* _Task_: Please switch every "patch of dirt" in the items below to "dirt patch" and write out all the lines again with nothing else changed. Leave the pictures out of your answer.

* _Information shown_:
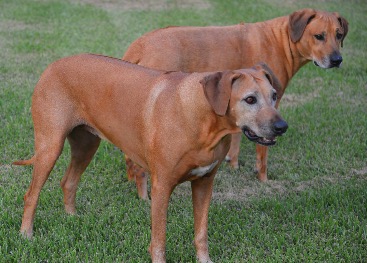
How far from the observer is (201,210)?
4508 mm

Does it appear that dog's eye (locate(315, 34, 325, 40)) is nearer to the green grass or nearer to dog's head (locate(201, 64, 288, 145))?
the green grass

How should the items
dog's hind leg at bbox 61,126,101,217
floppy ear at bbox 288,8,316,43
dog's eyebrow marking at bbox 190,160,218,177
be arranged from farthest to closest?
1. floppy ear at bbox 288,8,316,43
2. dog's hind leg at bbox 61,126,101,217
3. dog's eyebrow marking at bbox 190,160,218,177

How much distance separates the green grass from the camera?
4762mm

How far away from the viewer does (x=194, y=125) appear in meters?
4.06

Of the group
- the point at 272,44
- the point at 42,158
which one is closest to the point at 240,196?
the point at 272,44

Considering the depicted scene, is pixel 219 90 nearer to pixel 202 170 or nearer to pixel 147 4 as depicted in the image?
pixel 202 170

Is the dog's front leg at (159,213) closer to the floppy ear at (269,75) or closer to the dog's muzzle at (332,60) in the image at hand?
the floppy ear at (269,75)

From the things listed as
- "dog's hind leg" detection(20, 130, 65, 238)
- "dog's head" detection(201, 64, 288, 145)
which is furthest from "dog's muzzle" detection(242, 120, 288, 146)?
"dog's hind leg" detection(20, 130, 65, 238)

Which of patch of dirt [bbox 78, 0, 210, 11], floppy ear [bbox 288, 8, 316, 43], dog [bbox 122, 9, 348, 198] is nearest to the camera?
dog [bbox 122, 9, 348, 198]

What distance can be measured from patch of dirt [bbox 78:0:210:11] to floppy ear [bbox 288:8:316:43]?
9114 millimetres

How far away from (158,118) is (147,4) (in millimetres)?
12025

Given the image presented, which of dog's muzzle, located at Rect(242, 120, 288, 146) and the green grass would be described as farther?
the green grass

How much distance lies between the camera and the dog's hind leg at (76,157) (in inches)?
200

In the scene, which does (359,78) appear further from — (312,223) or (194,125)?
(194,125)
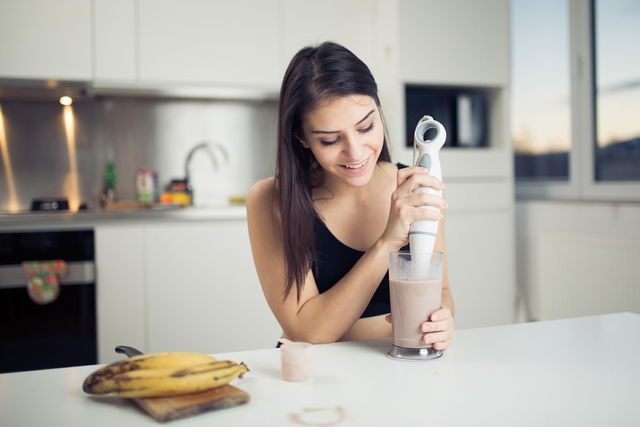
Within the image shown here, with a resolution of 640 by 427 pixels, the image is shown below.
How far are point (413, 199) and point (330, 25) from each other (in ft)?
7.81

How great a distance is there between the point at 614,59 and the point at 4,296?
3.06 meters

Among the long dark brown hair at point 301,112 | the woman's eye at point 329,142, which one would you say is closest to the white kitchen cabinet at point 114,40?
the long dark brown hair at point 301,112

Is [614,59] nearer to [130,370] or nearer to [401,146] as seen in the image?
[401,146]

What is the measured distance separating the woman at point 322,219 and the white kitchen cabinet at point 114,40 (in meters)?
1.78

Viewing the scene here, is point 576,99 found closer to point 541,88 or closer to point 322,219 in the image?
point 541,88

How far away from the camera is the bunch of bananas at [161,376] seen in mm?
710

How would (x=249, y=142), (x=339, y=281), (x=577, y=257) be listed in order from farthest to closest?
1. (x=249, y=142)
2. (x=577, y=257)
3. (x=339, y=281)

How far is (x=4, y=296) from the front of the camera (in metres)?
2.56

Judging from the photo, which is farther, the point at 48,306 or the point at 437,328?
the point at 48,306

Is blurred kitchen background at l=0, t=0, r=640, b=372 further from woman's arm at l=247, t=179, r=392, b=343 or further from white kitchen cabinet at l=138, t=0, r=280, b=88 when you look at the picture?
woman's arm at l=247, t=179, r=392, b=343

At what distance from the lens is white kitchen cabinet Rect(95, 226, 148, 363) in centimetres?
267

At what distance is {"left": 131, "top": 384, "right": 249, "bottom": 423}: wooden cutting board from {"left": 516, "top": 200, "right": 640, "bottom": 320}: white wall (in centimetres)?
229

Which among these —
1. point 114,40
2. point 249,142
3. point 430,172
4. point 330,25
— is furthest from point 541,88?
point 430,172

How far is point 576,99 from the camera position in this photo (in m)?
3.12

* _Answer to this problem_:
How far from the observer is (201,210)?
4508 mm

Does it appear that dog's eye (locate(315, 34, 325, 40)) is nearer to the green grass or nearer to dog's head (locate(201, 64, 288, 145))?
the green grass

How should the items
dog's hind leg at bbox 61,126,101,217
floppy ear at bbox 288,8,316,43
dog's eyebrow marking at bbox 190,160,218,177
be arranged from farthest to closest?
1. floppy ear at bbox 288,8,316,43
2. dog's hind leg at bbox 61,126,101,217
3. dog's eyebrow marking at bbox 190,160,218,177

How much distance separates the green grass from the camera?
4762mm

How far away from the viewer does (x=194, y=125) appear in meters?
4.06

Of the group
- the point at 272,44
- the point at 42,158
which one is closest to the point at 240,196?
the point at 272,44

Considering the depicted scene, is pixel 219 90 nearer to pixel 202 170 or nearer to pixel 147 4 as depicted in the image?
pixel 202 170

Is the dog's front leg at (159,213) closer to the floppy ear at (269,75) or closer to the dog's muzzle at (332,60) in the image at hand?
the floppy ear at (269,75)

From the things listed as
- "dog's hind leg" detection(20, 130, 65, 238)
- "dog's head" detection(201, 64, 288, 145)
which is furthest from "dog's muzzle" detection(242, 120, 288, 146)?
"dog's hind leg" detection(20, 130, 65, 238)

Which of dirt patch [bbox 78, 0, 210, 11], floppy ear [bbox 288, 8, 316, 43], dog [bbox 122, 9, 348, 198] is nearest to the camera?
dog [bbox 122, 9, 348, 198]

What distance can be measured from dirt patch [bbox 78:0:210:11] to floppy ear [bbox 288:8:316:43]?
9114 millimetres

How far away from (158,118) is (147,4) (in millimetres)?
12025

Given the image presented, which of dog's muzzle, located at Rect(242, 120, 288, 146) and the green grass would be described as farther?
the green grass

How much distance lies between the camera and the dog's hind leg at (76,157) (in inches)?
200

In the scene, which does (359,78) appear further from — (312,223) or (194,125)?
(194,125)
Within the image shown here, with a resolution of 640 by 427 pixels, the image is shown below.
How far are point (413, 199) and point (330, 25) from each other (in ft)?
7.81

How great a distance is there between the point at 614,59 and the point at 4,296?
3.06 meters

Among the long dark brown hair at point 301,112 | the woman's eye at point 329,142, which one would you say is closest to the white kitchen cabinet at point 114,40?
the long dark brown hair at point 301,112

Is [614,59] nearer to [130,370] or nearer to [401,146] as seen in the image?
[401,146]

What is the measured distance separating the woman at point 322,219 and the white kitchen cabinet at point 114,40 (in meters)?
1.78

Viewing the scene here, is point 576,99 found closer to point 541,88 or closer to point 322,219 in the image?
point 541,88

How far away from the camera is the bunch of bananas at [161,376] seen in mm?
710

How would (x=249, y=142), (x=339, y=281), (x=577, y=257) be listed in order from farthest to closest?
1. (x=249, y=142)
2. (x=577, y=257)
3. (x=339, y=281)

How far is (x=4, y=296) from the front of the camera (in metres)?
2.56

Judging from the photo, which is farther, the point at 48,306 or the point at 437,328?
the point at 48,306

Is blurred kitchen background at l=0, t=0, r=640, b=372 further from woman's arm at l=247, t=179, r=392, b=343 or further from white kitchen cabinet at l=138, t=0, r=280, b=88 when you look at the picture?
woman's arm at l=247, t=179, r=392, b=343

At what distance from the lens is white kitchen cabinet Rect(95, 226, 148, 363) in centimetres?
267

At what distance is {"left": 131, "top": 384, "right": 249, "bottom": 423}: wooden cutting board from {"left": 516, "top": 200, "right": 640, "bottom": 320}: white wall (in centimetres)?
229

Which among these —
1. point 114,40
2. point 249,142
3. point 430,172
4. point 330,25
— is furthest from point 541,88?
point 430,172

How far is point 576,99 from the camera position in this photo (in m)?
3.12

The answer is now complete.